▶ [Task objective] A faithful transcript of every entry is required; pictures do not belong in it.

▶ [Input records]
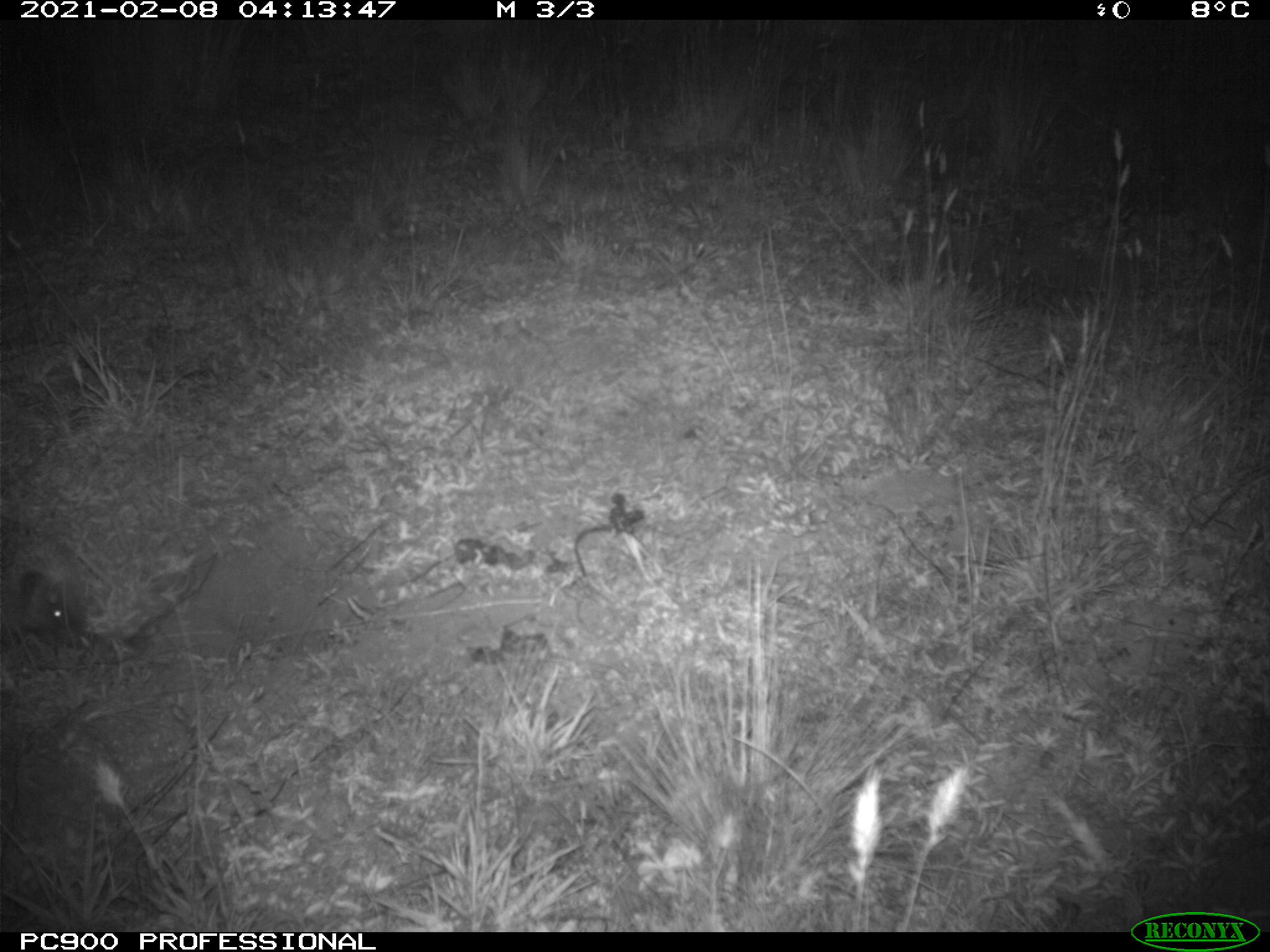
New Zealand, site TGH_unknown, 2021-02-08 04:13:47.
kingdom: Animalia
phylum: Chordata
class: Mammalia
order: Eulipotyphla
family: Erinaceidae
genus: Erinaceus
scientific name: Erinaceus europaeus europaeus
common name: european hedgehog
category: hedgehog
Hedgehog (european hedgehog) (Erinaceus europaeus europaeus).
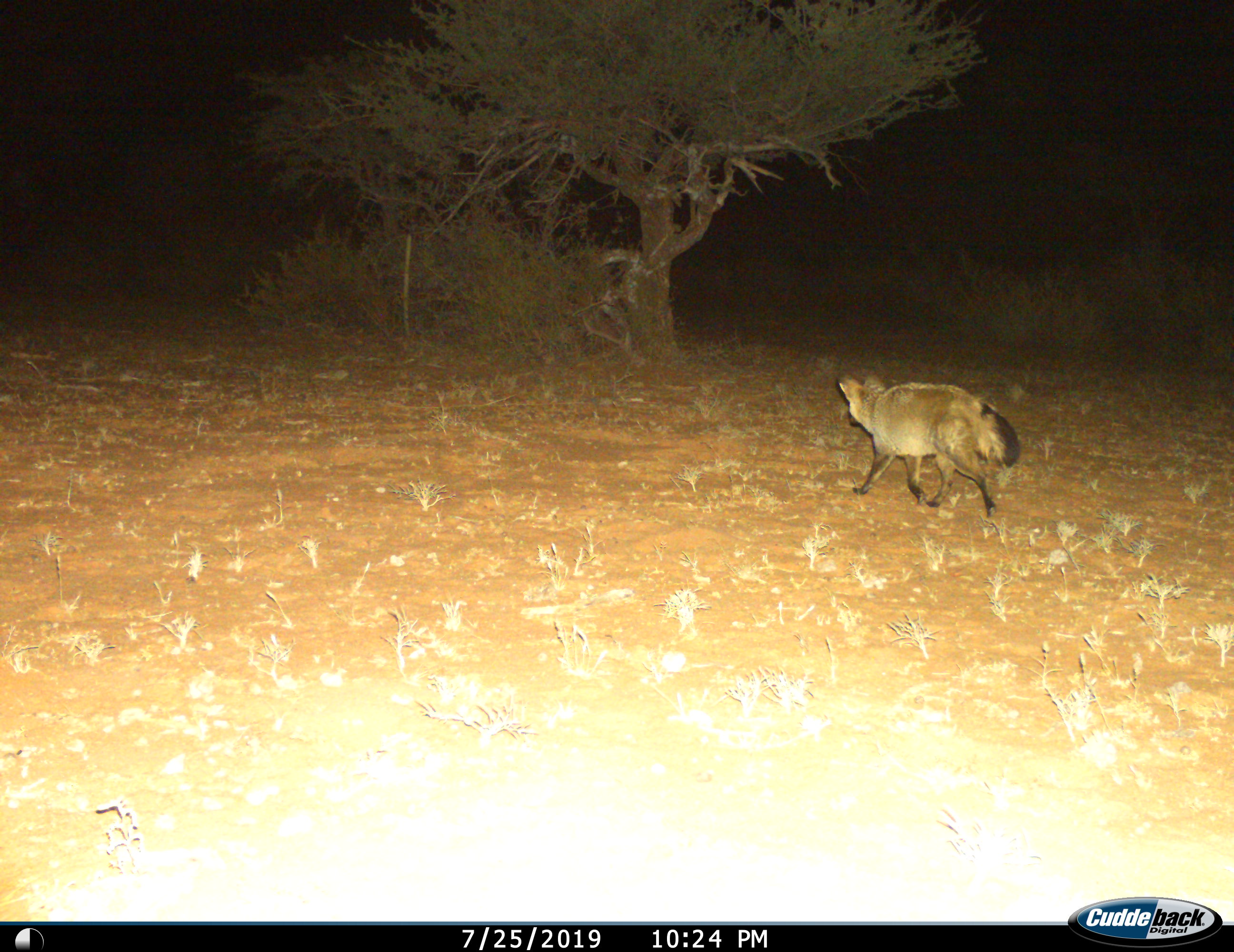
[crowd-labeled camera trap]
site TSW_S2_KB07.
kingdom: Animalia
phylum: Chordata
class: Mammalia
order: Carnivora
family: Canidae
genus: Otocyon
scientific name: Otocyon megalotis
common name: bat-eared fox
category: foxbateared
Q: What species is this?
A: Foxbateared (bat-eared fox) (Otocyon megalotis).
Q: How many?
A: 1.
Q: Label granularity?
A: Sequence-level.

▶ [Response to the task]
New Zealand, site TGH_unknown, 2021-02-08 04:13:47.
kingdom: Animalia
phylum: Chordata
class: Mammalia
order: Eulipotyphla
family: Erinaceidae
genus: Erinaceus
scientific name: Erinaceus europaeus europaeus
common name: european hedgehog
category: hedgehog
Hedgehog (european hedgehog) (Erinaceus europaeus europaeus).
[crowd-labeled camera trap]
site TSW_S2_KB07.
kingdom: Animalia
phylum: Chordata
class: Mammalia
order: Carnivora
family: Canidae
genus: Otocyon
scientific name: Otocyon megalotis
common name: bat-eared fox
category: foxbateared
Q: What species is this?
A: Foxbateared (bat-eared fox) (Otocyon megalotis).
Q: How many?
A: 1.
Q: Label granularity?
A: Sequence-level.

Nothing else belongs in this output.